[start of PAGE]

Such radicalization could pose problems for the US, which relies heavily on the Iraq's Kurds' long-standing opposition to radical Islamic groups to gather intelligence against Arab and Islamic insurgents. The US now plans to build a network of long-term military bases in Kurdish-controlled northern Iraq – known as Kurdistan.
Iraq's Kurds are ethnically distinct from Iraq's Arabs, with a separate language, culture, and history. Unlike Iraq's Arabs, Kurds have traditionally seen Islam as a personal issue.
"[Kurds] are ... unlikely to respond to the calls of a fundamentalist notion of Muslim brotherhood," Sarah Keeler, a lecturer and specialist in Kurdish issues at the University of Kent in England.
Rather than advocating loyalty to Islam over nationalism, Kurdish Islamic parties are seizing the moral high ground against Kurdistan's ruling secular parties, whom they accuse of corruption and economic mismanagement.
"People know that our followers and members are not corrupt," says Mr. Ahmed, whose KIU party more than doubled its vote in last December's national election, winning five seats out of 275. Analysts largely agree, pointing out that even secular Kurds are disenchanted with the two ruling Kurdish parties, the Kurdistan Democratic Party (KDP) and the Patriotic Union of Kurdistan (PUK), and are ready to give other parties a chance.
"For devout Kurds the Islamic parties are the obvious choice ... as well as for those who want an alternative to the ruling Kurdish coalition," says the ICG's Dr. Hiltermann. "I don't think this is a one-off protest vote," he says. "The KIU is being seen as a viable alternative."
Iraqi Kurdistan's secular parties admit that corruption is a problem, but point out that neither they nor the KIU can solve high unemployment or attract foreign investment as long as Iraq remains a war zone.
"It is difficult for the government to meet the demands of everyone," says Azad Jundiani, spokesman for the PUK.
"There are problems of petrol, jobs, electricity, and education that we need to solve, but we haven't got the money," says Mr. Jundiani.

[end of PAGE]
[start of SUPPLIED MATERIAL]

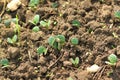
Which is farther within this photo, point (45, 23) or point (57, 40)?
point (45, 23)

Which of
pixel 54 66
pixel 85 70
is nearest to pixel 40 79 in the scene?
pixel 54 66

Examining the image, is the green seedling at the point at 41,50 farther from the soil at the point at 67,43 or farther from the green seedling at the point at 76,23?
the green seedling at the point at 76,23

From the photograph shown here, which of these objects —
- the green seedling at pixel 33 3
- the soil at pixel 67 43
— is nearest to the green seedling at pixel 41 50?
the soil at pixel 67 43

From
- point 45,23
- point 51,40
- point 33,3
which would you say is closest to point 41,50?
point 51,40

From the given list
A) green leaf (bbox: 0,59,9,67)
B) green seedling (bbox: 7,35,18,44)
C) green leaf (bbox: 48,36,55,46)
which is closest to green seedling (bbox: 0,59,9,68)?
green leaf (bbox: 0,59,9,67)

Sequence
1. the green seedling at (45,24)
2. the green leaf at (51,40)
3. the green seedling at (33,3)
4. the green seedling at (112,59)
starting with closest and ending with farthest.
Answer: the green seedling at (112,59) → the green leaf at (51,40) → the green seedling at (45,24) → the green seedling at (33,3)

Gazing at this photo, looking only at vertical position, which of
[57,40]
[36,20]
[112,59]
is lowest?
[112,59]

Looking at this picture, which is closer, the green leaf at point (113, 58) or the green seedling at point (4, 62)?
the green leaf at point (113, 58)

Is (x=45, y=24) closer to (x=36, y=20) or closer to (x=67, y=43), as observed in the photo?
(x=36, y=20)

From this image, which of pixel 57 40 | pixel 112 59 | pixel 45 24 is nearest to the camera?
pixel 112 59
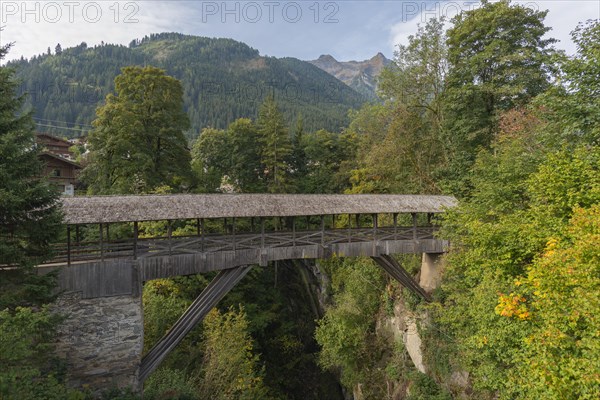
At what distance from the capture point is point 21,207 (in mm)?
6832

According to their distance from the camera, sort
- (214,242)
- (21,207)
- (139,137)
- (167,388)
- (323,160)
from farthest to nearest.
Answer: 1. (323,160)
2. (139,137)
3. (214,242)
4. (167,388)
5. (21,207)

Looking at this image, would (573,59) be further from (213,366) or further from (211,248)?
(213,366)

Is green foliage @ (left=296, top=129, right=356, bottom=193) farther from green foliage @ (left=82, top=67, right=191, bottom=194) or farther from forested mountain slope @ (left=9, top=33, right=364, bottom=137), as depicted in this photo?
forested mountain slope @ (left=9, top=33, right=364, bottom=137)

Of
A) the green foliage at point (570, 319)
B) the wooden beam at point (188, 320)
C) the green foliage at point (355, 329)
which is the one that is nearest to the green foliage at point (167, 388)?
the wooden beam at point (188, 320)

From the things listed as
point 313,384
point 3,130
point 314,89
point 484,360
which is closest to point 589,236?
point 484,360

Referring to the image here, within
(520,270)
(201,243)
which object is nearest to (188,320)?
(201,243)

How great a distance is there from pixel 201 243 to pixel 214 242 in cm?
56

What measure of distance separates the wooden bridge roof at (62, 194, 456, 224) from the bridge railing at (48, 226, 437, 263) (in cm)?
102

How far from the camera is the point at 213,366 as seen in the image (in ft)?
38.1

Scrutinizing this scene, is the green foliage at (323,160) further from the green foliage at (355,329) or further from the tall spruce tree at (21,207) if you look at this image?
the tall spruce tree at (21,207)

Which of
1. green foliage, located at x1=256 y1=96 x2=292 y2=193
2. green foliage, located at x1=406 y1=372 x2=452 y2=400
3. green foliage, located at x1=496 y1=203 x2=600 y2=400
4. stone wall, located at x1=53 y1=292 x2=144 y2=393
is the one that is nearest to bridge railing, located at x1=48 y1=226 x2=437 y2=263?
stone wall, located at x1=53 y1=292 x2=144 y2=393

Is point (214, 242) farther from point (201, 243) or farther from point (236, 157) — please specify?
point (236, 157)

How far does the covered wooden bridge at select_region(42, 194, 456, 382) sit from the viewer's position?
28.0 ft

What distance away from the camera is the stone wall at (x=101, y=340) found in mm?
8109
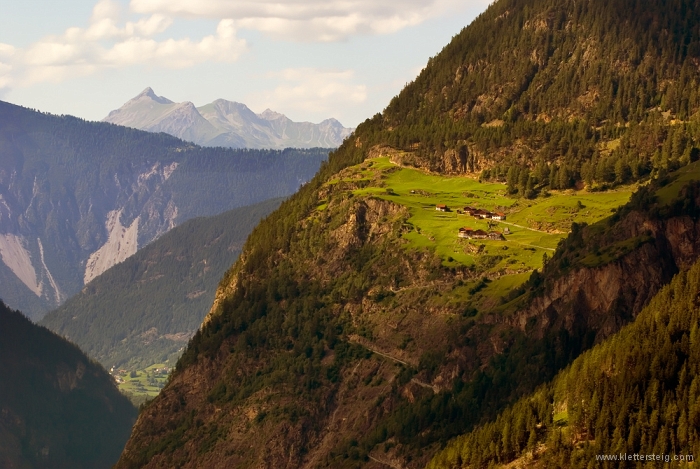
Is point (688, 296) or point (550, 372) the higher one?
point (688, 296)

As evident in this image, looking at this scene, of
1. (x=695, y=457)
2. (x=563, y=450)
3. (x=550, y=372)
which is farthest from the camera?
(x=550, y=372)

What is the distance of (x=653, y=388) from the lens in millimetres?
163625

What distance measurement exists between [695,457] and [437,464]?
4014 cm

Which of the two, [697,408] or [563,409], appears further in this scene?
[563,409]

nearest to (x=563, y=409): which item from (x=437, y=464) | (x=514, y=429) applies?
(x=514, y=429)

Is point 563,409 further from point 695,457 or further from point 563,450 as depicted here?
point 695,457

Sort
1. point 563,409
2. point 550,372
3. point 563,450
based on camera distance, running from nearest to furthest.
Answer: point 563,450 < point 563,409 < point 550,372

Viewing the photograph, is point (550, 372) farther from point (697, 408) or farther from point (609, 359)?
point (697, 408)

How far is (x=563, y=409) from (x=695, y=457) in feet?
78.1

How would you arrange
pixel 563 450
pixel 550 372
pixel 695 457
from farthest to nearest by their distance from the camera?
1. pixel 550 372
2. pixel 563 450
3. pixel 695 457

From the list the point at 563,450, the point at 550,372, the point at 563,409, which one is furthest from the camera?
the point at 550,372

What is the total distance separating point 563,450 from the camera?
16200 cm

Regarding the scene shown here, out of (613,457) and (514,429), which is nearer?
(613,457)

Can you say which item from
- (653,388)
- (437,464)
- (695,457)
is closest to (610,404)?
(653,388)
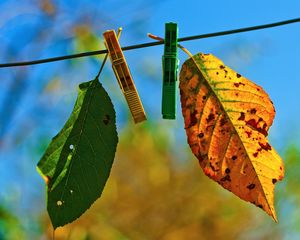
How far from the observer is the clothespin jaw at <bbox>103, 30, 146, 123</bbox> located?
246mm

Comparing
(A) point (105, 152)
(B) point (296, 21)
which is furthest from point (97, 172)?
(B) point (296, 21)

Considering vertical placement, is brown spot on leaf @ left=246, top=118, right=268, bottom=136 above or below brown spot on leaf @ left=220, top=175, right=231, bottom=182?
above

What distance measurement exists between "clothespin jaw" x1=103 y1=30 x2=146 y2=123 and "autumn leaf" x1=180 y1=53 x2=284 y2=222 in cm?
3

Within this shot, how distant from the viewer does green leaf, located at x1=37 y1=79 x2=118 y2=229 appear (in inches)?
9.7

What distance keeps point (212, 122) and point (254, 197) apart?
45 millimetres

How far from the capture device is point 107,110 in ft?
0.84

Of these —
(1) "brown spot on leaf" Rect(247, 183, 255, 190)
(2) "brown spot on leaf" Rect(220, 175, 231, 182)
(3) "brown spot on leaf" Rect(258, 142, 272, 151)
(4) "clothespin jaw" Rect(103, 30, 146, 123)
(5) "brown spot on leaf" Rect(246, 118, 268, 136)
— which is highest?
(4) "clothespin jaw" Rect(103, 30, 146, 123)

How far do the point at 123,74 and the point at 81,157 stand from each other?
0.05 meters

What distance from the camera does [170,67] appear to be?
26cm

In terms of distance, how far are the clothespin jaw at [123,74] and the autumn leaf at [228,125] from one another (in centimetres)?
3

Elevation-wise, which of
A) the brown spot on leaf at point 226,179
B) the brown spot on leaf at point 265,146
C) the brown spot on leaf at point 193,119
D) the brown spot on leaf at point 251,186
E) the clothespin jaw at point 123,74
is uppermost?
the clothespin jaw at point 123,74

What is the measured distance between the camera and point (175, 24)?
0.26 meters

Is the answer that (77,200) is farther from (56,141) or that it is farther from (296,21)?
(296,21)

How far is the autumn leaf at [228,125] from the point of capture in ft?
0.81
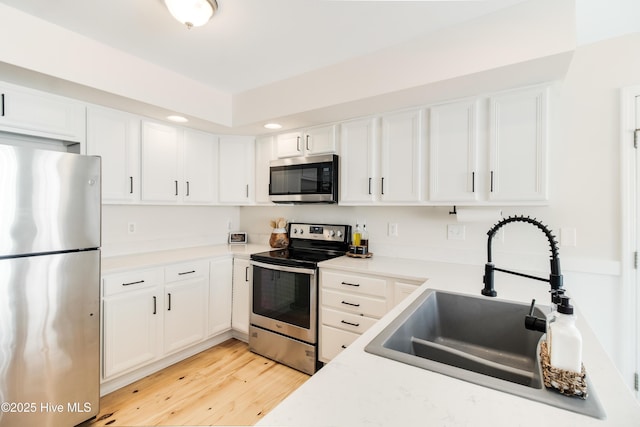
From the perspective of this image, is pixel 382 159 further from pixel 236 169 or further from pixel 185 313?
pixel 185 313

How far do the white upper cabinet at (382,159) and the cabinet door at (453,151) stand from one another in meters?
0.11

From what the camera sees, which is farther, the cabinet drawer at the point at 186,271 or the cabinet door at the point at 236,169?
the cabinet door at the point at 236,169

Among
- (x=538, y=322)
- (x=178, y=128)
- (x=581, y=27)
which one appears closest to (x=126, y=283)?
(x=178, y=128)

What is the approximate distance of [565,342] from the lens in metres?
0.68

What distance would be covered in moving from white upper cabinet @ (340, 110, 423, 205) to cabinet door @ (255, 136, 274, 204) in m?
0.89

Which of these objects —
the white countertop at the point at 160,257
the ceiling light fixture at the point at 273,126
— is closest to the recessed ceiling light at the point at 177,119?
the ceiling light fixture at the point at 273,126

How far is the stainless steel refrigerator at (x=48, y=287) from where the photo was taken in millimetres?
1507

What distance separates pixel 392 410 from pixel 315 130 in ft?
7.91

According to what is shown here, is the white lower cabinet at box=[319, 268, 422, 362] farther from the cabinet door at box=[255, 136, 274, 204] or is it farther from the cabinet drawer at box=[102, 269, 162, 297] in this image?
the cabinet drawer at box=[102, 269, 162, 297]

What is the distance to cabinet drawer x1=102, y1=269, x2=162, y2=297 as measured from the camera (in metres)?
2.07

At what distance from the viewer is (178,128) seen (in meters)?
2.78

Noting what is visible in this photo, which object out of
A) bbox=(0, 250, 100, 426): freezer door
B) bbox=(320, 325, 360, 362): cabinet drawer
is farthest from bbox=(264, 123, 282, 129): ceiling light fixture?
bbox=(320, 325, 360, 362): cabinet drawer

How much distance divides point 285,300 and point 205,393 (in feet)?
2.88

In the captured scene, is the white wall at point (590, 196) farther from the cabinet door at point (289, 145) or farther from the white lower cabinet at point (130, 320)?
the white lower cabinet at point (130, 320)
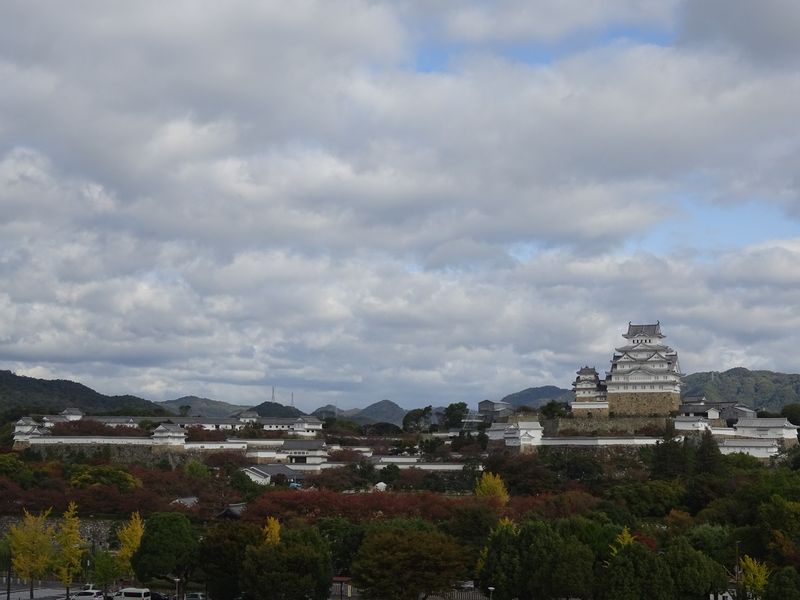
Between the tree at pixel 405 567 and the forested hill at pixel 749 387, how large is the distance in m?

[end of SUPPLIED MATERIAL]

WHAT IS BEING ASKED:
Can you carry on the article about Kurdish Islamic parties in Iraq, starting right after its last sentence?

WRITTEN REPLY:
But if the Kurdish parties' economic promises are not always realistic, they have a parallel strategy to build broader long-term support among Kurds. In Arbil, Iraq, the Kurdistan Islamic Union is building a large, hi-tech television studio to run a 24-hour satellite television station that they say should be operational by the end of 2006. Its programs will all have an Islamic flavor and aim to build a Kurdish Islamic identity, which the party hopes will help consolidate its recent electoral gains.
Rebwar Adoo – a young, program manager for the party's private television network – is typical of those who are attracted to the Kurdish Islamic Parties. Always politically minded and concerned about the welfare of his people, he initially worked for socialist parties and then the KDP.
"Neither party was what I was looking for," says Mr. Adoo. "But the Islamic parties seemed to be the only ones that were going straight and actually cared about the Kurdish people. So after two years of thinking about it I joined this party."
But experts say that throughout Kurdish history, ethnic identity, rather than religion, has been the main unifying force.
"Kurdish populations throughout the region have never, in past centuries or today, shared religion as a unifying force," says Ms. Keeler. "The Kurds have, generally speaking, subordinated their religious identity to first an ethnic, and now a national identity."